同日午後の中級講座でも、当館所蔵資料を題材にしつつ、ある程度自力で読める方々を対象に、史料を読み進めていきます。

 今回テキストとして使われた史料は、今年3月22日(金)に『信濃毎日新聞』朝刊の連載コラム「文化の森へ しなの歴史再見」に掲載された、郷土史研究者・(故)飯島紘さんが生前寄贈してくださった家文書「伊那郡石曽根村飯島家資料」のうちの1点です。

リンク:〈しなの歴史再見〉古文書解読 先祖と「対話」も 郷土史研究者・故飯島紘さんの偉業|信濃毎日新聞デジタル 信州・長野県のニュースサイト (shinmai.co.jp)

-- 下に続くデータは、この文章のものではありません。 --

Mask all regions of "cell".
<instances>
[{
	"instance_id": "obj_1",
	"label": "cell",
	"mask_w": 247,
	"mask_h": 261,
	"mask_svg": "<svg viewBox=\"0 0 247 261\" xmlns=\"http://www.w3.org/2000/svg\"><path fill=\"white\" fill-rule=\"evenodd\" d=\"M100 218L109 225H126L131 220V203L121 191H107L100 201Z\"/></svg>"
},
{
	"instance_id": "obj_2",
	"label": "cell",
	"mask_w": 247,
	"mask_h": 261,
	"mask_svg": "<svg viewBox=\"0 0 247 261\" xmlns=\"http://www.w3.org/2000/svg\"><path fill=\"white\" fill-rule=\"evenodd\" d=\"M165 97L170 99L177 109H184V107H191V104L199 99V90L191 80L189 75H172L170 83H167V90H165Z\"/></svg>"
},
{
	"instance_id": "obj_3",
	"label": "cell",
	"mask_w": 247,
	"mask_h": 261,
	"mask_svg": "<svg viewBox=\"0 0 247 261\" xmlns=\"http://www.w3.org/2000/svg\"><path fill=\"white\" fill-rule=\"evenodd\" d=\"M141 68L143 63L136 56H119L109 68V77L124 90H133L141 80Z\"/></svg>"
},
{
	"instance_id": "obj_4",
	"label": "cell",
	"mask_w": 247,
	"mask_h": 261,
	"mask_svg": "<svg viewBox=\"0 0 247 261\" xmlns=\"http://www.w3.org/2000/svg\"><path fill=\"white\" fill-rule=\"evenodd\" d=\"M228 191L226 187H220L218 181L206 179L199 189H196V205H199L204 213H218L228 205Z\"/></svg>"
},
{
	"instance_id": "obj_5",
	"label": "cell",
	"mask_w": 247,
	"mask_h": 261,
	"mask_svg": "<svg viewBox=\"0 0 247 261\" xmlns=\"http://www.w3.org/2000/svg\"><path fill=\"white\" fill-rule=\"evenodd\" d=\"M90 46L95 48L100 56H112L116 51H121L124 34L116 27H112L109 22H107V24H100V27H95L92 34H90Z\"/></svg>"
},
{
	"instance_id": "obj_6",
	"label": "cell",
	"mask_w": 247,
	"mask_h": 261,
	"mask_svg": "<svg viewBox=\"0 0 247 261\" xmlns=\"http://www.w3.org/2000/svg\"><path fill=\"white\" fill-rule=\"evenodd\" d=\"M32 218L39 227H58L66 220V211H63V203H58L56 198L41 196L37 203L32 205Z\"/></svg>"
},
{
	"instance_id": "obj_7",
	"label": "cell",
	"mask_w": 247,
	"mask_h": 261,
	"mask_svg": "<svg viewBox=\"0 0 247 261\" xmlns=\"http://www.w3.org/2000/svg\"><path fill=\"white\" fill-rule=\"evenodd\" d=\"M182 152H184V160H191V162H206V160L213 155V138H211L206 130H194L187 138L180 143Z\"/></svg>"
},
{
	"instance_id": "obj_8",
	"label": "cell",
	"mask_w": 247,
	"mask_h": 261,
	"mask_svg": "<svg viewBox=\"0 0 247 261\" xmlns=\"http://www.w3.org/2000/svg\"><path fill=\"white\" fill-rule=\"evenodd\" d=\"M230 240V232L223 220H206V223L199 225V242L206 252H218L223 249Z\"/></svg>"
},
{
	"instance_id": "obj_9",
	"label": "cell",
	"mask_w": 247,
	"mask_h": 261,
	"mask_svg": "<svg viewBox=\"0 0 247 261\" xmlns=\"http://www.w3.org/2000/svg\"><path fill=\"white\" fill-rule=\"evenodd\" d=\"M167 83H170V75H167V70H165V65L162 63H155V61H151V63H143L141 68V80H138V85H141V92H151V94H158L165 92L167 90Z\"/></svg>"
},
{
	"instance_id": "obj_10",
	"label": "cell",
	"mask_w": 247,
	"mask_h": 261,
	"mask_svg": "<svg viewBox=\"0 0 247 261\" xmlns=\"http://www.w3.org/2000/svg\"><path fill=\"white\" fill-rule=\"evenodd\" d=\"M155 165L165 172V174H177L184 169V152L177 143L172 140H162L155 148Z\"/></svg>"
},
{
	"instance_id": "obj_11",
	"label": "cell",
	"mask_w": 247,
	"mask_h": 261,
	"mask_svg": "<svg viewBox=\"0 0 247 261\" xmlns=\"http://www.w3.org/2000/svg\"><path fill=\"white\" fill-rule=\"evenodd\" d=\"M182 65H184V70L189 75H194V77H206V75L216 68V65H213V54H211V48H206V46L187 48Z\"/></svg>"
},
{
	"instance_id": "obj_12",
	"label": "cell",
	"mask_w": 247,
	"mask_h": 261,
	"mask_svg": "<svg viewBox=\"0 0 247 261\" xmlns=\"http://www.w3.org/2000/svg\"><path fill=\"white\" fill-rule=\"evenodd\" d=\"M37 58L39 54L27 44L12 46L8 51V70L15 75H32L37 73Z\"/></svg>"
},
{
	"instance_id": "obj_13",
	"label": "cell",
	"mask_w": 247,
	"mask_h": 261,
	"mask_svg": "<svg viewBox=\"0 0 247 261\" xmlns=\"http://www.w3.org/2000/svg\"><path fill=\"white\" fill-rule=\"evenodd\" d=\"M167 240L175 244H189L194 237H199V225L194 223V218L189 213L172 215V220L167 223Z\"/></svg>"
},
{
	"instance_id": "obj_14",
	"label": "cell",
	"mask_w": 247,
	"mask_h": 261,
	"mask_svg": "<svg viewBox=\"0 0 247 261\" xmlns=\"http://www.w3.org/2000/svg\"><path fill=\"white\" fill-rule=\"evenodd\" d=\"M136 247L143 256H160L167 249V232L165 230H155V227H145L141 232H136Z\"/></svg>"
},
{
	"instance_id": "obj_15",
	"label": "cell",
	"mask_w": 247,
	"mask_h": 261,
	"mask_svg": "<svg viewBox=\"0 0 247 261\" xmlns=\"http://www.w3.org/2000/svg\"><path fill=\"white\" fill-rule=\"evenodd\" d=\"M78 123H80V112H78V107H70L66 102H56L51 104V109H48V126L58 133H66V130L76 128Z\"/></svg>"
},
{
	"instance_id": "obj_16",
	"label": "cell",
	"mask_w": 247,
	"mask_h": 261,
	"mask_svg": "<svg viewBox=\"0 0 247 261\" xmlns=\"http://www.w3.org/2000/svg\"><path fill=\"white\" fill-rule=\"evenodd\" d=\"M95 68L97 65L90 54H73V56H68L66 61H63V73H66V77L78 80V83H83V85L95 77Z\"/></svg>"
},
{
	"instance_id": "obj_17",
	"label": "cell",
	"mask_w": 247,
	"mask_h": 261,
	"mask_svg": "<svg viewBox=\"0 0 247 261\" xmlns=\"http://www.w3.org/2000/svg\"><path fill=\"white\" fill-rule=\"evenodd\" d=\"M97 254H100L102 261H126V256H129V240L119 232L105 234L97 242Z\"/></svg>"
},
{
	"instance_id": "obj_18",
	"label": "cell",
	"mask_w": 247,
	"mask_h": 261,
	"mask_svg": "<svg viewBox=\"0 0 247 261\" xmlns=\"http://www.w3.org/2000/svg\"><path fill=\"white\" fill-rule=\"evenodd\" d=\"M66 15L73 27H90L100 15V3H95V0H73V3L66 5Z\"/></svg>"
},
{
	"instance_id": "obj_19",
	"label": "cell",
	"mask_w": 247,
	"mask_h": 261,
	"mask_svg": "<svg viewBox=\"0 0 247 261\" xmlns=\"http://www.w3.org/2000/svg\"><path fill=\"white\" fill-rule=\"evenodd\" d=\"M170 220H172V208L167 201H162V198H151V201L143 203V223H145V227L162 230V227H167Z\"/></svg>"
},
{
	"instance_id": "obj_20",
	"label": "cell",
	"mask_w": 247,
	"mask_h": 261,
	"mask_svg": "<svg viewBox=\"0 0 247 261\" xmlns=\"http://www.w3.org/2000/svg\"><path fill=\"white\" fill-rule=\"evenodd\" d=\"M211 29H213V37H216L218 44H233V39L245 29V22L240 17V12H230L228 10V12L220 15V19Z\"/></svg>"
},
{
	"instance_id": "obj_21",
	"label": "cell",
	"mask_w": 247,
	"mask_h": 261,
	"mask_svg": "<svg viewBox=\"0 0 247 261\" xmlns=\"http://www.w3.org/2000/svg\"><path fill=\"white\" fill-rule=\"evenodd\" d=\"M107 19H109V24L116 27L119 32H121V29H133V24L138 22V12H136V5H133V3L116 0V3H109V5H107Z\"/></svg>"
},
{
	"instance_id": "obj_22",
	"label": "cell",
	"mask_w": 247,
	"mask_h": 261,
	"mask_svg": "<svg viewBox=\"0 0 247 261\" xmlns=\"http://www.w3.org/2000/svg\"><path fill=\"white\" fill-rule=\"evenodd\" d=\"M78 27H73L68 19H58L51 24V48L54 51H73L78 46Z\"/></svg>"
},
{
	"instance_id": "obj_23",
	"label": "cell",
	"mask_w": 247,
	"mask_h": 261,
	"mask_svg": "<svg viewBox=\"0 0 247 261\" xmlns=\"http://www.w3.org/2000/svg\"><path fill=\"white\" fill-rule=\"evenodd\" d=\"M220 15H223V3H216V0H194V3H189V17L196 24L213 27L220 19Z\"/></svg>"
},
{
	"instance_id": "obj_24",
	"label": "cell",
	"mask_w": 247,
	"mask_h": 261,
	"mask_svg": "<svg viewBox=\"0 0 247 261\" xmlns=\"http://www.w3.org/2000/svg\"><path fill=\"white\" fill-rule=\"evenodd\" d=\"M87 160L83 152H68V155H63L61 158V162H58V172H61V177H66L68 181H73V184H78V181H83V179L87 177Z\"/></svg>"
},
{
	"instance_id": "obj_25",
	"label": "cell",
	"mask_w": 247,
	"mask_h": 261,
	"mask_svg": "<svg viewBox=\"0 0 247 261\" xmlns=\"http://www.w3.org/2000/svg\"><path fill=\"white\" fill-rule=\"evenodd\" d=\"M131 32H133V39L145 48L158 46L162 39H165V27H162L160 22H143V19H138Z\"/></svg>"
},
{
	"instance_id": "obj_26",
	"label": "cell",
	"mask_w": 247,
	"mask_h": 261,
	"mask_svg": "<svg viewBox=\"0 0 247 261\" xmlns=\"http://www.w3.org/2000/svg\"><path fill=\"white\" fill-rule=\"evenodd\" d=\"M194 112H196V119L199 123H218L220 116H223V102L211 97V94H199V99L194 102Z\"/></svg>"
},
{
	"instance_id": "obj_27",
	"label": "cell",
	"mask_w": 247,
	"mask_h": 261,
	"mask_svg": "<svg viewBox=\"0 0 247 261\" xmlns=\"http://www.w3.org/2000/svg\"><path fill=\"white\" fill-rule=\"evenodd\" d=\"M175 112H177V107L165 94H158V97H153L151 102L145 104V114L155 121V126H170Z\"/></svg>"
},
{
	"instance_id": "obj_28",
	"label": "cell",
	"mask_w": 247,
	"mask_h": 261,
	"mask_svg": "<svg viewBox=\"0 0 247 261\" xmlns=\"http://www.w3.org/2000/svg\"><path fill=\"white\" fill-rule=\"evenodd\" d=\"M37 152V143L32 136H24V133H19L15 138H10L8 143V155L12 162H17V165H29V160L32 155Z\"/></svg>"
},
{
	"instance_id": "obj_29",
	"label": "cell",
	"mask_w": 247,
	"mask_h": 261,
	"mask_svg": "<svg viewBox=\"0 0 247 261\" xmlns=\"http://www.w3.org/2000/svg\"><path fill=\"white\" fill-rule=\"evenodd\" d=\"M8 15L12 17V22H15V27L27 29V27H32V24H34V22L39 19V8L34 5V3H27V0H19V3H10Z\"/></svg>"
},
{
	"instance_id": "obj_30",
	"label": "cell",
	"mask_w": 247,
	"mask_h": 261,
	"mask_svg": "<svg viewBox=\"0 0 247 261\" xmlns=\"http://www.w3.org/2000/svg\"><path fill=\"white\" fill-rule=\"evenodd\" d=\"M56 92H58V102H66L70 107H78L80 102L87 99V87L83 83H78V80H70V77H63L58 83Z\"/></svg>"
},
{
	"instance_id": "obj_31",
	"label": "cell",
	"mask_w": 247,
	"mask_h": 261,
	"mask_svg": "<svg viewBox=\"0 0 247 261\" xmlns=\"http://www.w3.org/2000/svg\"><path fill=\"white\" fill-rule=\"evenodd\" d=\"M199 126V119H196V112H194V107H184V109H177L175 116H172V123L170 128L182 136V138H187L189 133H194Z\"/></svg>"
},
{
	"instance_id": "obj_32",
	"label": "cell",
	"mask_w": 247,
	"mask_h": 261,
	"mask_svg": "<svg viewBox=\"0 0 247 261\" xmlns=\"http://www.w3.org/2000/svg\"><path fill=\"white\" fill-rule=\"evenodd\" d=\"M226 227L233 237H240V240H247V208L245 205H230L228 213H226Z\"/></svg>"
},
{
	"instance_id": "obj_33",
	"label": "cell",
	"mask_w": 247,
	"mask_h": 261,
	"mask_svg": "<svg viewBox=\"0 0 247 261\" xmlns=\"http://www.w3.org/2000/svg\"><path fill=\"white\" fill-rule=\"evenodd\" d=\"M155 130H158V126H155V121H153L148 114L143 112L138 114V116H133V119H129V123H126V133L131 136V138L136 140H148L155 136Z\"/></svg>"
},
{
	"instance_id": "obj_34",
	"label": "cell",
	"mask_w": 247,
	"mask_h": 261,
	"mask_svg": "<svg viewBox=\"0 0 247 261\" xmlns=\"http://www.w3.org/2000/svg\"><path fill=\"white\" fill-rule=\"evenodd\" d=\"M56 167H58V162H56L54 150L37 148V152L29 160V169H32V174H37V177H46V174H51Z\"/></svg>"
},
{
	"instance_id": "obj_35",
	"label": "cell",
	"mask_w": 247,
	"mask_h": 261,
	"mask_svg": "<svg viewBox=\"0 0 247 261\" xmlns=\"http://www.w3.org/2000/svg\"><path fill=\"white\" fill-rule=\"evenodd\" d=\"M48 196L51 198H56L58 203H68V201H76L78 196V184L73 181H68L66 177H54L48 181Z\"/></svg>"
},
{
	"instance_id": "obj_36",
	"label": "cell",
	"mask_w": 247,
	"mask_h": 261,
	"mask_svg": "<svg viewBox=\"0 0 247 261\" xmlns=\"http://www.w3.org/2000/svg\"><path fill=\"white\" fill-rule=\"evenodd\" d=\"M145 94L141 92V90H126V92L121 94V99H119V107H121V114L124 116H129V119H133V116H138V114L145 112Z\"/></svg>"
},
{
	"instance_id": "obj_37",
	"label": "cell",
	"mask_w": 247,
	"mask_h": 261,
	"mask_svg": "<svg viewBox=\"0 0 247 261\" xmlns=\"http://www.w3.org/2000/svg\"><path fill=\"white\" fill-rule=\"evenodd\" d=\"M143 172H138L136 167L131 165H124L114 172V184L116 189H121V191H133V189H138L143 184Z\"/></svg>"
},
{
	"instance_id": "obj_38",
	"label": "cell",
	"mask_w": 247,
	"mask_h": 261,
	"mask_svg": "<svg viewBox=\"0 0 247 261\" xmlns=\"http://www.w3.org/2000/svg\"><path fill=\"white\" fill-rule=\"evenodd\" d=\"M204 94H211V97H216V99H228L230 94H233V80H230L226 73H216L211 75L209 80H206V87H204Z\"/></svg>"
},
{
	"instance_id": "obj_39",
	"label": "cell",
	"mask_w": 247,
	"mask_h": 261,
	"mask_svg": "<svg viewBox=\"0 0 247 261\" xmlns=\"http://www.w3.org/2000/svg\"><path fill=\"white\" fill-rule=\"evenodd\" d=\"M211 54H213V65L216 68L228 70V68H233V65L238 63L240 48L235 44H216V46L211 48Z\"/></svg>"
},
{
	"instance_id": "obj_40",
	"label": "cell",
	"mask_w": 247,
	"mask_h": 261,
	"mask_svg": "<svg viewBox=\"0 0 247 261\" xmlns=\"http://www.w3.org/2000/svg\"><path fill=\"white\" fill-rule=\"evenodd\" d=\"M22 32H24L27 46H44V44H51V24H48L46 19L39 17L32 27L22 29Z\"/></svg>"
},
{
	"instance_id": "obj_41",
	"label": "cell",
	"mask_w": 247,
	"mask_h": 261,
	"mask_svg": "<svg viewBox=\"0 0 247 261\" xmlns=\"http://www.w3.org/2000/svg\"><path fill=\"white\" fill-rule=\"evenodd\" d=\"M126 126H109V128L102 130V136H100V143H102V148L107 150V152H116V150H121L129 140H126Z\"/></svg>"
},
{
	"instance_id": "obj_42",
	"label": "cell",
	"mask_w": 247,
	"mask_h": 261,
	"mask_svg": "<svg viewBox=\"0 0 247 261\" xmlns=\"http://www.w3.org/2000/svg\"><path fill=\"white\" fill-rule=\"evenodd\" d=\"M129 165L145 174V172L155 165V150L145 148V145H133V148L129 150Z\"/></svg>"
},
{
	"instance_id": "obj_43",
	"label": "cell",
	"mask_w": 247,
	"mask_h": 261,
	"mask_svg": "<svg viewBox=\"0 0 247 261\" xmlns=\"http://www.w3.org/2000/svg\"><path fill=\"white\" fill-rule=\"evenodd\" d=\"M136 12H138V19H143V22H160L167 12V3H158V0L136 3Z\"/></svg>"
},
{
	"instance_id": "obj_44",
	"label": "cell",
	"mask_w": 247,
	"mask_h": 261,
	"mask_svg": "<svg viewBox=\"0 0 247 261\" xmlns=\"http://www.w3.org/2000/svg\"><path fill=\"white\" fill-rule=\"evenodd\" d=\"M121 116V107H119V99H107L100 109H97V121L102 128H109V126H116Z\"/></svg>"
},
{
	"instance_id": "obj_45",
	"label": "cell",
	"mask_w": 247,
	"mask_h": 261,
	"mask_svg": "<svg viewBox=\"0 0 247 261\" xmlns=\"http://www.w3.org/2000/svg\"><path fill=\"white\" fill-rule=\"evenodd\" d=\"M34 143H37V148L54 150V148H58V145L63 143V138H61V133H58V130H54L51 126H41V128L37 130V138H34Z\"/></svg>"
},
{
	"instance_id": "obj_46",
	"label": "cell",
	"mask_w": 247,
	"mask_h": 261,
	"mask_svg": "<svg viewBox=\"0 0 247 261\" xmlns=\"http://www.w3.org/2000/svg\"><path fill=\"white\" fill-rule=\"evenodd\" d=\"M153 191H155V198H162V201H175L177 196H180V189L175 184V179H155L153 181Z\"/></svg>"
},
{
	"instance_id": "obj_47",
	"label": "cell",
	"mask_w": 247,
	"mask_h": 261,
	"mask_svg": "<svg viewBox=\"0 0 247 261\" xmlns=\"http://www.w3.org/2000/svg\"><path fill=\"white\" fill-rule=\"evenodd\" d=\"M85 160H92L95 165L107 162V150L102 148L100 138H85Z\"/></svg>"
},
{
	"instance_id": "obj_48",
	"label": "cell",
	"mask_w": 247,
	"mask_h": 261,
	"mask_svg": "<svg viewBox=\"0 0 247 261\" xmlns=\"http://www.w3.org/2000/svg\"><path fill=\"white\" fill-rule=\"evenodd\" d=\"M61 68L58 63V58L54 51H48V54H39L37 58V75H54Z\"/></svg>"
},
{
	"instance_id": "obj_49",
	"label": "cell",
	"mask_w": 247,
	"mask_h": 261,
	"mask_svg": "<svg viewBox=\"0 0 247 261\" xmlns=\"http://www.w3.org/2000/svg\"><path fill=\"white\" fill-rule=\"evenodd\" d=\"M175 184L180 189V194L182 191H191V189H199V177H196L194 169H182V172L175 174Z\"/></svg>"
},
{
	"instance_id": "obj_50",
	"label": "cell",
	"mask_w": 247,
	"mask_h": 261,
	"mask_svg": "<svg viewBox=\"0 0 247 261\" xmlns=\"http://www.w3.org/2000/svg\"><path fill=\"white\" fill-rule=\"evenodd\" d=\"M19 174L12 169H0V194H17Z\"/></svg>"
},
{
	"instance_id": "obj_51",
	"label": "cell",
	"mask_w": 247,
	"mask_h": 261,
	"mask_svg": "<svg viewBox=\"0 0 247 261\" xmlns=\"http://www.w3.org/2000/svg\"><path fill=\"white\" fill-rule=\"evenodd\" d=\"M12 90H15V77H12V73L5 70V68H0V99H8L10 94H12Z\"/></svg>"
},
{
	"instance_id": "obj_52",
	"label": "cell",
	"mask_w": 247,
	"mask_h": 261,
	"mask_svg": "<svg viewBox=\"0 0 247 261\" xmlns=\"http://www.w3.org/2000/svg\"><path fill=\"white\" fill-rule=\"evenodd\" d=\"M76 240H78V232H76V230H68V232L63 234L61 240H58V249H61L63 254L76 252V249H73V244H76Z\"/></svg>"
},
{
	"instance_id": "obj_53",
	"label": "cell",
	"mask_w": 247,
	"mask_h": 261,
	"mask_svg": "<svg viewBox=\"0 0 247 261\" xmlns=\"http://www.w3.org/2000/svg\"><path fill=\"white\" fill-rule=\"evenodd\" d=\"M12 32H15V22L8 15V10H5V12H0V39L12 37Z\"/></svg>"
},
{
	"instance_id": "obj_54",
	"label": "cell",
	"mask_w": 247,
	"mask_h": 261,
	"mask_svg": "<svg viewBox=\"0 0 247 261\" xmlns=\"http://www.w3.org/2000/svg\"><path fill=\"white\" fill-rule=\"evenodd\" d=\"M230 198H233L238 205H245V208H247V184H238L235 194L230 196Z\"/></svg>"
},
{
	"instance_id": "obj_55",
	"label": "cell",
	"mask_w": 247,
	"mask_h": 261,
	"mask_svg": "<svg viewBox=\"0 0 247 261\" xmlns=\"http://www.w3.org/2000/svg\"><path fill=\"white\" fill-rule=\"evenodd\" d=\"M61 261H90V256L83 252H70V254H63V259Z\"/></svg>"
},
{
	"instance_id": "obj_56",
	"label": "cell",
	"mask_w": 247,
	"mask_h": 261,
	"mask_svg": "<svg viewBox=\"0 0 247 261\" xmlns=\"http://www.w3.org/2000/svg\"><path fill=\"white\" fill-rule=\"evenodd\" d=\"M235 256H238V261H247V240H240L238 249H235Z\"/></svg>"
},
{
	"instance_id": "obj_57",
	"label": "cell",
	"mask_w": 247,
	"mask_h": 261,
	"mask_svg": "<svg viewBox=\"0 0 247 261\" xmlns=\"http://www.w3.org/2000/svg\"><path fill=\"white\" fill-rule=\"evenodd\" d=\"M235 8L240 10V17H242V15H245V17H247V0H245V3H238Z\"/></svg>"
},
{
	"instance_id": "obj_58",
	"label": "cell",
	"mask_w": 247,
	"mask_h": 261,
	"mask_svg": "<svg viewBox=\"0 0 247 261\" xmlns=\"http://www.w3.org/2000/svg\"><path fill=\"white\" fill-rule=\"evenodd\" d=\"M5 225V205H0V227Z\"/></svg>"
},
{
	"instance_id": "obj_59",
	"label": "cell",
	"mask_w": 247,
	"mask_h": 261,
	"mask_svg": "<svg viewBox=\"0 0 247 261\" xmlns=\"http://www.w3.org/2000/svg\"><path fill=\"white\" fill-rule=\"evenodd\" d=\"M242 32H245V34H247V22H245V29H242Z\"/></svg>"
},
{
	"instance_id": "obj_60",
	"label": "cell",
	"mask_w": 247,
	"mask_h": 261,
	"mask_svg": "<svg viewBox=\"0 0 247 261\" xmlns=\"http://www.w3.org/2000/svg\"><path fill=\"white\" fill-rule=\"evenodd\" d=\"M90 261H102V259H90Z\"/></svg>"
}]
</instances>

 飯島家資料の中の「飯嶋家訓」(「嶋」は原文ママ)をテキストに使用し、判読書き下しと解説を交互に繰り返していきます。

 初級講座も中級講座も、昨年より10名増やした50名の定員で会場いっぱいの大盛況でした。参加された方々の向学心の高さに脱帽です。

 当館の古文書講座を通じて、文字を判読するだけでない、生の史料を読む楽しさも感じていただければ、と願っています。